Even the healthiest pets can suffer from dehydration and heatstroke if exposed to extremely high temperatures and humidity. Make sure your pets are in a safe, cool location with plenty of water and never leave your pet alone inside a vehicle.
To keep your pet safe and healthy during the summer heat:
- Watch out for heatstroke - Symptoms include excessive panting, drooling, lethargy, fever, vomiting, seizures, and collapse. Call your veterinarian right away if you think your dog or cat may be suffering from heatstroke. Breeds with flatter faces/shorter noses (such as Pugs, Shih Tzus, Pekingese, Bulldogs, Boxers, and Persian cats) along with young and senior dogs are especially vulnerable.
- Give your pet extra water - On very hot days, be prepared to refill your pet’s water bowl more often than usual or add more bowls of water throughout your home.
- Offer your pet several ways to cool off - Leave a fan on in a place where your pet can sit in front of it, add some ice cubes to their water, or offer them a cool treat. A Kong that’s stuffed with wet food or peanut butter, then frozen, is cooling and a fun activity to help your pup exert energy.
- NEVER leave your pet alone inside a car - Even with the windows cracked, the inside of a car can heat up to 120 degrees in a matter of minutes on a warm day.
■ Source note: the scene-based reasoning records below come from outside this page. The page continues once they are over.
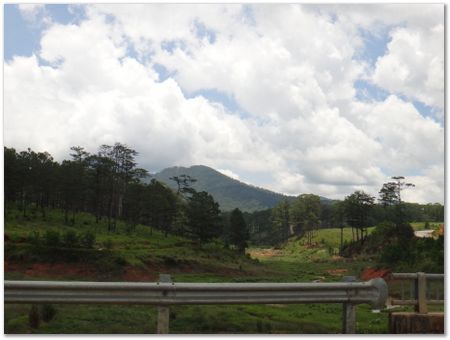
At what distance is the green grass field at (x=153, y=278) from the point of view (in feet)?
27.9

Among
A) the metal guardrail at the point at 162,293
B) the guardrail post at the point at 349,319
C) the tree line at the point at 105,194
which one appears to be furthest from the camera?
the tree line at the point at 105,194

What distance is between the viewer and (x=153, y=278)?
41.8 metres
Leaving the air conditioning on is no guarantee your pet will be safe.
- Take your walks in the morning or evening - The intense midday heat can overwhelm your dog during a walk. Exercise your dog during the cooler hours in the morning or evening. Depending on the humidity, you may have to keep the walk shorter than normal, though.
- Don’t leave your dog alone outside for more than a few minutes - Even in the shade, a dog exposed to extreme heat and humidity is at risk for heatstroke.
- Avoid hot sidewalks - Remember, your dog’s paws are bare skin that can be easily burned by hot surfaces, such as pavement, blacktop and sand.
- Brush your pet regularly - A clean, untangled coat can help ward off summer skin problems and help your pet stay cool. If you want to give your dog a haircut, and your vet thinks it will help them cope with the heat, keep their fur at least one inch long to protect them from the sun. (Shaving down to the skin is not recommended. The coat helps protect your pet from sunburn.)
- Be alert for coolant leaking from your vehicle - Dogs are attracted to the sweet taste of coolant, and a small amount can make your dog sick — or even cause death. If you believe your dog may have ingested coolant, take them to the vet right away.